Garry stayed at the controls. ‘Come on, my beauty, don’t let us down.’ He slid the doors back. ‘Shake the snow off your boots before you get into my nice van, you flea-bitten deadbeats.’ He weaved, threading the drifts at a crawl.
Lance noticed a decrease in the snow, a slight drop in the wind. ‘We’re on the move. Maybe God won’t let us snuff it, after all.’
Wayne laughed. ‘God? Did you hear that, lads? God! God’s dead, you daft get. I knocked him flying at a Belisha beacon last week. His fucking pension book went all over the shop. You should have seen the look on his face. A wonderful sight. Eh, we’re going quicker, do you notice?’
‘Eight miles an hour,’ Garry said. ‘It’ll take us all week to find a phone box.’
‘We’ll get the Chief Constable to send us a chopper,’ Lance said. ‘Ask him to take us back to Chesterfield.’
‘I want a nice cosy boozer.’ Garry kicked the clutch, and rattled the gears from slot to slot. ‘We can play darts on the landlord’s poxy face. It’ll warm us up a bit.’ Smoke and rubber reeked as the wheels spun. He pulled a spade from the space behind. ‘Get digging for victory. That’ll warm you up.’
They scooped snow aside with a stiffbacked motoring atlas, kicked and breasted it till the shovel hit tarmac. ‘Push again,’ Lance shouted, red-raw hands taking the wheel.
‘I feel knackered,’ Wayne said. ‘I won’t be able to kick a pub to pieces, even if we find one.’
‘It’s nearly-stopped snowing,’ Garry told him. ‘And then it’ll fucking well freeze.’
‘We’re getting there. If anybody spots a light,’ Wayne said, ‘let me know through the intercom.’
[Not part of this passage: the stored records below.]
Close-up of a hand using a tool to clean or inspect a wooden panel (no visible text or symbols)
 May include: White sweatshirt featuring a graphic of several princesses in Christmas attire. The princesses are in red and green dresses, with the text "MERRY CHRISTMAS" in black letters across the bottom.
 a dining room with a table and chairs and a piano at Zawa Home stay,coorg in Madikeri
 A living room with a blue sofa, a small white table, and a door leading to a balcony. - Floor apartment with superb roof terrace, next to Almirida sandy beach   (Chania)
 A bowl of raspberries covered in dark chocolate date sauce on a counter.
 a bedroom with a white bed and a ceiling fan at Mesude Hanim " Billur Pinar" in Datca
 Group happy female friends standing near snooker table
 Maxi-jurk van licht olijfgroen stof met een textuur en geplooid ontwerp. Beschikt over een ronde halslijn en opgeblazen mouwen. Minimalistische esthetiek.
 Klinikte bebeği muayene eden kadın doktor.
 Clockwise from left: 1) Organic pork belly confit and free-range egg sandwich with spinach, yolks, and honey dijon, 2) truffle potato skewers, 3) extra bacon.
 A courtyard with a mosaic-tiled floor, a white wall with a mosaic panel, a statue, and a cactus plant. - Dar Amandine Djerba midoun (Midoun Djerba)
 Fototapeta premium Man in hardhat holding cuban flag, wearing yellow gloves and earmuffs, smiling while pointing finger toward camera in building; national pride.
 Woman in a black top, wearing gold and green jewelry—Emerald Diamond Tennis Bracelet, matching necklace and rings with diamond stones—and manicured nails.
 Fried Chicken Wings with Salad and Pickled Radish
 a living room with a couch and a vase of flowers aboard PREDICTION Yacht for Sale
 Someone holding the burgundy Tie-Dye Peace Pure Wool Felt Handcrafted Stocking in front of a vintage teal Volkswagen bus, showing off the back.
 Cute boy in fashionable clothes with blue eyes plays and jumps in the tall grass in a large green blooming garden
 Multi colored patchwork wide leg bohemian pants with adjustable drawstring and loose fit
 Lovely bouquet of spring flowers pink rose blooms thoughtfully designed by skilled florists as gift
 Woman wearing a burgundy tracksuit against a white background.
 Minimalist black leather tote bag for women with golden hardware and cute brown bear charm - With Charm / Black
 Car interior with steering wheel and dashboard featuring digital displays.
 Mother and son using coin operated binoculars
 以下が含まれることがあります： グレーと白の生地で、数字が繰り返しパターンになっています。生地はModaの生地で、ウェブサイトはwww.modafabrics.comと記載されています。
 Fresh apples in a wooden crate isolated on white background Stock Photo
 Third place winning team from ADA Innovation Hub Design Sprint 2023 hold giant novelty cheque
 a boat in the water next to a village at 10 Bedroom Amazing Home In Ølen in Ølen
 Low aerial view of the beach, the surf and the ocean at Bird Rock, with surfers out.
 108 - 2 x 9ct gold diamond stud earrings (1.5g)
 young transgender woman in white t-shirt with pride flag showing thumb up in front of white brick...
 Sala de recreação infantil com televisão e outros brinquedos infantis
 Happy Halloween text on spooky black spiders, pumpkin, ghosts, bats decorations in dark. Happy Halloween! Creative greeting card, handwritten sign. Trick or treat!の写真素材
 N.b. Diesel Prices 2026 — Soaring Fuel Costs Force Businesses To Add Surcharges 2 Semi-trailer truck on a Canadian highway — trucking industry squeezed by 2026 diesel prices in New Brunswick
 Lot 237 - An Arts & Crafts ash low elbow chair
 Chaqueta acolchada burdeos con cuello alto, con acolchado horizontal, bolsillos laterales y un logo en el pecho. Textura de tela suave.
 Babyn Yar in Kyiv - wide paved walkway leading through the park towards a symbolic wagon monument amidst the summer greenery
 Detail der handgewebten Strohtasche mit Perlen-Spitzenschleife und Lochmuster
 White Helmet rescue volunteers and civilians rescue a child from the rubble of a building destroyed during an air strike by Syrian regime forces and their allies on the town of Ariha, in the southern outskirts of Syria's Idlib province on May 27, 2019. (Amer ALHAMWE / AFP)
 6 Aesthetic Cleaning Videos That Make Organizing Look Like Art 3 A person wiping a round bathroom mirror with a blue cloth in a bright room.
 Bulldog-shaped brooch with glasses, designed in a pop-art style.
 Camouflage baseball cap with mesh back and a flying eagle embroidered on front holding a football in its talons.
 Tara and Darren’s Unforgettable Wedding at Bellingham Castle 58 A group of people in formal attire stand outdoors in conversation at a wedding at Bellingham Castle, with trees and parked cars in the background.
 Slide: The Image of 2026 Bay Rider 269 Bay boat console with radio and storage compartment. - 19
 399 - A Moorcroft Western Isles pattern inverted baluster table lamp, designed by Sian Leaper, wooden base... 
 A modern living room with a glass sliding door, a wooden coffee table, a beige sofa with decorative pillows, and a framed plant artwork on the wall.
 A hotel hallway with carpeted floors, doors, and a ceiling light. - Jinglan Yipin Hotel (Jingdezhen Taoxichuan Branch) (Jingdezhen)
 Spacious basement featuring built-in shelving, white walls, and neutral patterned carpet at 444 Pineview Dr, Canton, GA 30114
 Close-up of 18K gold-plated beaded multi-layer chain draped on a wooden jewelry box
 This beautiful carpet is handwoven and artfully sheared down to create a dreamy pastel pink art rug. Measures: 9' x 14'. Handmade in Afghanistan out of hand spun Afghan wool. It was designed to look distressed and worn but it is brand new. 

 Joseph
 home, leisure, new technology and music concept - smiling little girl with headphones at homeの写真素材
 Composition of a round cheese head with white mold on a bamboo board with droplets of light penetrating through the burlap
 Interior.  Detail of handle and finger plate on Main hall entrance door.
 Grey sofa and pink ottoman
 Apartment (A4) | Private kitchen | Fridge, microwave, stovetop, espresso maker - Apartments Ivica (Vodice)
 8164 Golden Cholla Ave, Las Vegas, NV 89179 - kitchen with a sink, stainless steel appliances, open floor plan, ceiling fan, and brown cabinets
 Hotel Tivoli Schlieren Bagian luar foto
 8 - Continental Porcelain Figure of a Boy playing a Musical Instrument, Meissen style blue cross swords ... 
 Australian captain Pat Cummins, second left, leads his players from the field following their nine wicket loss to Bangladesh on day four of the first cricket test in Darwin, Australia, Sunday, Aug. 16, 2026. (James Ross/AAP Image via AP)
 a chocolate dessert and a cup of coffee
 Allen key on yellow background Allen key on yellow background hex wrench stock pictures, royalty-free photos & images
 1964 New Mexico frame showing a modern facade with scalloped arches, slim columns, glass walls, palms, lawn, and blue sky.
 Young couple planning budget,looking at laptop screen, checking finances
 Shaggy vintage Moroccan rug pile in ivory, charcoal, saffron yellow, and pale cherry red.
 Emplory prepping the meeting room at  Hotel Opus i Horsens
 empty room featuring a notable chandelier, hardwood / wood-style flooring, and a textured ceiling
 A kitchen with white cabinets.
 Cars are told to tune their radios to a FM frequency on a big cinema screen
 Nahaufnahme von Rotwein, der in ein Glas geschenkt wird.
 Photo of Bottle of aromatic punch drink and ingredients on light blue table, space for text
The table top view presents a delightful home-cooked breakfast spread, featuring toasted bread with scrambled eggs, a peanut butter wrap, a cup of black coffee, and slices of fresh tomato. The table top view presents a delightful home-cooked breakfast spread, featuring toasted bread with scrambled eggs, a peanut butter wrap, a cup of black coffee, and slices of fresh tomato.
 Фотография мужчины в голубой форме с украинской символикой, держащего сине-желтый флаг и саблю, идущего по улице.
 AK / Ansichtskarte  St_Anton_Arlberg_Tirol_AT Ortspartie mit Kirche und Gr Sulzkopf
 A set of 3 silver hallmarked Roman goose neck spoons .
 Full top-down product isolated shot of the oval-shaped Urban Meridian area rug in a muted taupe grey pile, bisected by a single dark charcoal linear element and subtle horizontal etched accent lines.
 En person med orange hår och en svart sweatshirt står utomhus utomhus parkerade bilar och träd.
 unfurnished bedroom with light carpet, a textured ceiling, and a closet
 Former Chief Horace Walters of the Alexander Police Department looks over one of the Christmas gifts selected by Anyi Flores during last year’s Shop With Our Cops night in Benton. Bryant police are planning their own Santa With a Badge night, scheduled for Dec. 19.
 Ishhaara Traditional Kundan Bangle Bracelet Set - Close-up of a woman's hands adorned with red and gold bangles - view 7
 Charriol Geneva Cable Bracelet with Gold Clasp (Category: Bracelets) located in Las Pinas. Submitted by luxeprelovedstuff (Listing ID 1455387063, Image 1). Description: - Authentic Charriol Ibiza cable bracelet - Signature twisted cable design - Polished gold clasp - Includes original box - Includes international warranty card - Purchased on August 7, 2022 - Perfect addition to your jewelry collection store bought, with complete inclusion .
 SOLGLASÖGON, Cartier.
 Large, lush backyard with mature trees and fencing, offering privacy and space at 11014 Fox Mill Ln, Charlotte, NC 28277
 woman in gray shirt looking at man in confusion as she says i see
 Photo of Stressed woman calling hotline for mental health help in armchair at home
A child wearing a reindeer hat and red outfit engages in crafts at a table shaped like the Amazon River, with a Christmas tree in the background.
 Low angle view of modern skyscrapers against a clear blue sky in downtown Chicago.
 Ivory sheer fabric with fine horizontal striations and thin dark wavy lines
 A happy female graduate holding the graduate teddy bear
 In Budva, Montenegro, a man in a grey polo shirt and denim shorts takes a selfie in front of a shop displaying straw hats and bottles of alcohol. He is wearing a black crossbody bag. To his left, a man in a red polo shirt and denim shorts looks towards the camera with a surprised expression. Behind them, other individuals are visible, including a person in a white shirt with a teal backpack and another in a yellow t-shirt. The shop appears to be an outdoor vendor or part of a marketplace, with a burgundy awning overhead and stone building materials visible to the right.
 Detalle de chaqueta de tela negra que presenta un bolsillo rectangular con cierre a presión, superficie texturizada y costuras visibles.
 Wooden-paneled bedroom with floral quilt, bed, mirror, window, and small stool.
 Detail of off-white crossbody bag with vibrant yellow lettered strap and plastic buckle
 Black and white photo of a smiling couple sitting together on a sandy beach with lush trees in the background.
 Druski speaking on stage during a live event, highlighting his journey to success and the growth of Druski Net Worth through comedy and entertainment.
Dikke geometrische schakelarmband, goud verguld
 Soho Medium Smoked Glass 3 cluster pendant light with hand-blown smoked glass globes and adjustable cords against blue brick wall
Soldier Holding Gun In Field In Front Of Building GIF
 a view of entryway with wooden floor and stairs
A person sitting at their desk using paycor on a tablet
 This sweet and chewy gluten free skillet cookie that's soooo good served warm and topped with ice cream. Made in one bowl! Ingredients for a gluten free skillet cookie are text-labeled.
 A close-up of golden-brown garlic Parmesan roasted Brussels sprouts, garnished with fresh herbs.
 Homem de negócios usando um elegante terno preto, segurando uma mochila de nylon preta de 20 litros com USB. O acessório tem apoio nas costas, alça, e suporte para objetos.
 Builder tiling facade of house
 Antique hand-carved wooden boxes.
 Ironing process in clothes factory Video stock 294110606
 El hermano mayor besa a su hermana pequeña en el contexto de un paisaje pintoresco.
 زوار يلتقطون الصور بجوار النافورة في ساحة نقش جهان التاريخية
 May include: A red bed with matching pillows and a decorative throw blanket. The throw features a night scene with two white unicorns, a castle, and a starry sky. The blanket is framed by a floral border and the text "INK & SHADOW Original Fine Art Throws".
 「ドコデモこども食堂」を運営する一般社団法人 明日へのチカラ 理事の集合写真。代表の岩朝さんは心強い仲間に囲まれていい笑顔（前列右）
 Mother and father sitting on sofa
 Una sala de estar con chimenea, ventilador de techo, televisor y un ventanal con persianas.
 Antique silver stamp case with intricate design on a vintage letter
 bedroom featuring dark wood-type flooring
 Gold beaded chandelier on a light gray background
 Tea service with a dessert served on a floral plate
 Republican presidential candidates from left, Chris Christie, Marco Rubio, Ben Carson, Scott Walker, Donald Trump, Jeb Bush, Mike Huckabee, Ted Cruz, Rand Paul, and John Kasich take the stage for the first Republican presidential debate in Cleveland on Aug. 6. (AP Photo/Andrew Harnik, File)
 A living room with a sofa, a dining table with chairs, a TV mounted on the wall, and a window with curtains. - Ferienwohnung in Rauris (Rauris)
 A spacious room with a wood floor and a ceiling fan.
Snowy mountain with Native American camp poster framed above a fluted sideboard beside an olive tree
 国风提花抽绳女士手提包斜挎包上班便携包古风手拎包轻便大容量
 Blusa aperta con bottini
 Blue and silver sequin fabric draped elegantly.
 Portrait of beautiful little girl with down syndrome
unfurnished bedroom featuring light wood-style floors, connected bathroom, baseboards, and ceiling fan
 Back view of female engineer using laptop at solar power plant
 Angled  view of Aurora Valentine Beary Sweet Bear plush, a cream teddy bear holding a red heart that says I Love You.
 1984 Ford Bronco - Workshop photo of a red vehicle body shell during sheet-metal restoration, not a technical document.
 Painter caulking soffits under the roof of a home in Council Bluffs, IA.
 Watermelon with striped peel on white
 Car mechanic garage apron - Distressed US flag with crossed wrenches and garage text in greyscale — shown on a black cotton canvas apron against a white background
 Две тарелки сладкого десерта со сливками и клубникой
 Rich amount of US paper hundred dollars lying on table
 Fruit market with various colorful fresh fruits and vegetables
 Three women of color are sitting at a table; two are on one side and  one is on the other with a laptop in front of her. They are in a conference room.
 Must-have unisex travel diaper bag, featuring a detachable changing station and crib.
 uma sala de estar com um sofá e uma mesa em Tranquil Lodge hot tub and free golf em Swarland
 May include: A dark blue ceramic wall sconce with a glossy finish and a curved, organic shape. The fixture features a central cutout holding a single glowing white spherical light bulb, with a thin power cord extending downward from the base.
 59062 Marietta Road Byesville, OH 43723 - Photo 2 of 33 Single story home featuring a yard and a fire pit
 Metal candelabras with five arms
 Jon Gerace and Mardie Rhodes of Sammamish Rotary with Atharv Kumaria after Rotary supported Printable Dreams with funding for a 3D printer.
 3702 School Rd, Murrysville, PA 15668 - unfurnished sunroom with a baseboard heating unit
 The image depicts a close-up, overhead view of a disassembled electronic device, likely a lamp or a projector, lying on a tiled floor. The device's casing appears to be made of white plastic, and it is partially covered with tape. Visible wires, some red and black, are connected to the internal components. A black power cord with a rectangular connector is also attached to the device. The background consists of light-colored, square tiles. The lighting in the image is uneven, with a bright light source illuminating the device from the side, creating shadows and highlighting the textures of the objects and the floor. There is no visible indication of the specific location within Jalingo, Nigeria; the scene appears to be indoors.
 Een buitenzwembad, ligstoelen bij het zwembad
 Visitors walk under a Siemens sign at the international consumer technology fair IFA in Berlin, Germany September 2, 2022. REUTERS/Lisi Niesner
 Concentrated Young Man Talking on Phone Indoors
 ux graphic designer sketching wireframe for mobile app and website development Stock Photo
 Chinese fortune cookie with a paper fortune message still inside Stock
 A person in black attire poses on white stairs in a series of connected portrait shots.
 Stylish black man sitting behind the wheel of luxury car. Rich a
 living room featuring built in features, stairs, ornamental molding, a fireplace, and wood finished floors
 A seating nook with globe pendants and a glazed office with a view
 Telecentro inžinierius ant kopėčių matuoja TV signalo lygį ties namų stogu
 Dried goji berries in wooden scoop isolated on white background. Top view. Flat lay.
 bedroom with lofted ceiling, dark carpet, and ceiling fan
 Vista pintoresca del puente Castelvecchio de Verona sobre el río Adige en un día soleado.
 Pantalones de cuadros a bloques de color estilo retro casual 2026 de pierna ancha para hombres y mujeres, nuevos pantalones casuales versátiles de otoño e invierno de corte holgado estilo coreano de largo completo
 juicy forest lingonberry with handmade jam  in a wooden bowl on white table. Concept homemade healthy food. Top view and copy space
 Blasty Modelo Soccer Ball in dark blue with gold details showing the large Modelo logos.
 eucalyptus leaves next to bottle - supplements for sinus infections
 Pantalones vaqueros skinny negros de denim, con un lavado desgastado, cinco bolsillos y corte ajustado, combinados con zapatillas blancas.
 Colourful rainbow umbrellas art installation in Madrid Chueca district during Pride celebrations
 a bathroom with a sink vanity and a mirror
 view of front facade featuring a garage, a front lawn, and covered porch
‘You won’t see any lights around these parts,’ Lance told him. ‘They shut ’em off in case anybody knocks at the door to ask for a cup of water.’
Garry laughed, head back. ‘Do you remember when we ripped a door off that hotel in Paxton and chucked it over the bar? And that old bastard saying we ought to be called up into the army? I sent my pint o’ slurry over him. He said we ought to be flogged!’
Lance banged his fist against the windscreen. ‘But nobody would buy us, I told him. You wouldn’t even get ten pence for us.’
‘Then we slung a few chairs into the saloon, just to show willing. Posh punters didn’t know what was happening. They thought the fucking revolution had started.’ Wayne passed his fag packet. ‘At least we can have our last puff before we die.’
‘We had to run, though,’ Lance said.
‘Of course we had to run. Twenty to one, wasn’t it? You don’t fight twenty to fucking one.’
‘I wonder what’s in the back of this van?’ Lance said. ‘Why don’t somebody take a look?’
‘Boxes,’ Garry shouted. ‘They’re full of fifty-pound notes with the ink still wet. No, it looks like hi-fi stuff.’
‘We’ll have a shufti when we’re in the clear. Then we can set it going and have a dance, a bit of old ragtime.’ Songs went through Lance’s mind ten a minute, but they hardly ever finished. ‘Dance with the snowflakes, more like.’
‘The battery wouldn’t last. Still, we’re moving, aren’t we? What’s that light over there?’
‘You need glasses.’ Lance waved cigarette smoke away. ‘It’s a farm, and they’ve already got their shotguns trained on us, you can bet.’